Kārlis, Primeiro-Ministro daquele país, iniciou a reunião com Lydia, ministra das Obras Públicas do seu governo:
— Finalmente temos tempo para falar. Tenho a agenda quase livre. Quase: à tarde, tenho uma reunião com um duende que mora aqui nos jardins do palácio. Parece que ele tem um problema com a licença de habitabilidade.
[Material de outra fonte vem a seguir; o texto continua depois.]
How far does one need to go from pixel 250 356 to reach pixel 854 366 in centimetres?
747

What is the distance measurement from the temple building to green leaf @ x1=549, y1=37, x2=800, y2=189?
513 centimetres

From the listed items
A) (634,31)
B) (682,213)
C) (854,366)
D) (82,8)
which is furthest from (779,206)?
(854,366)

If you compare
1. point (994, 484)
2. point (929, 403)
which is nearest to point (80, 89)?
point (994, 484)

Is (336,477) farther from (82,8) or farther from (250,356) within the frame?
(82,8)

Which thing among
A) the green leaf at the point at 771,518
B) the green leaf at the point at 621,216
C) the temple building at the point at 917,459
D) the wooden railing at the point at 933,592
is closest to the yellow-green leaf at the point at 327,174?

— Muito bem. Vamos lá aproveitar este tempo.
— Sim. Primeiro ponto: quem venceu o campeonato masculino sénior de futebol em 1994? Hipótese A…
— Kārlis, eu não preparei esse tema. Eu vinha falar da rede viária. Se é para este tipo de questões, é melhor falarmos mais tarde.
— Sim, sim, já vamos à rede viária. Mas, antes disso: onde te vês daqui a dez anos?
— Daqui a dez anos? Não sei. Mas isso é importante? O nosso mandato é de quatro anos.
— E onde te vês daqui a quatro anos?
— Olha, se, entretanto, falarmos, por exemplo, sobre a rede viária, vejo-me a acabar este mandato com resultados para apresentar.
— Muito bem, muito bem. E que valor podes acrescentar à nossa organização?
— Posso definir o nosso plano de investimento em obras públicas. Por exemplo…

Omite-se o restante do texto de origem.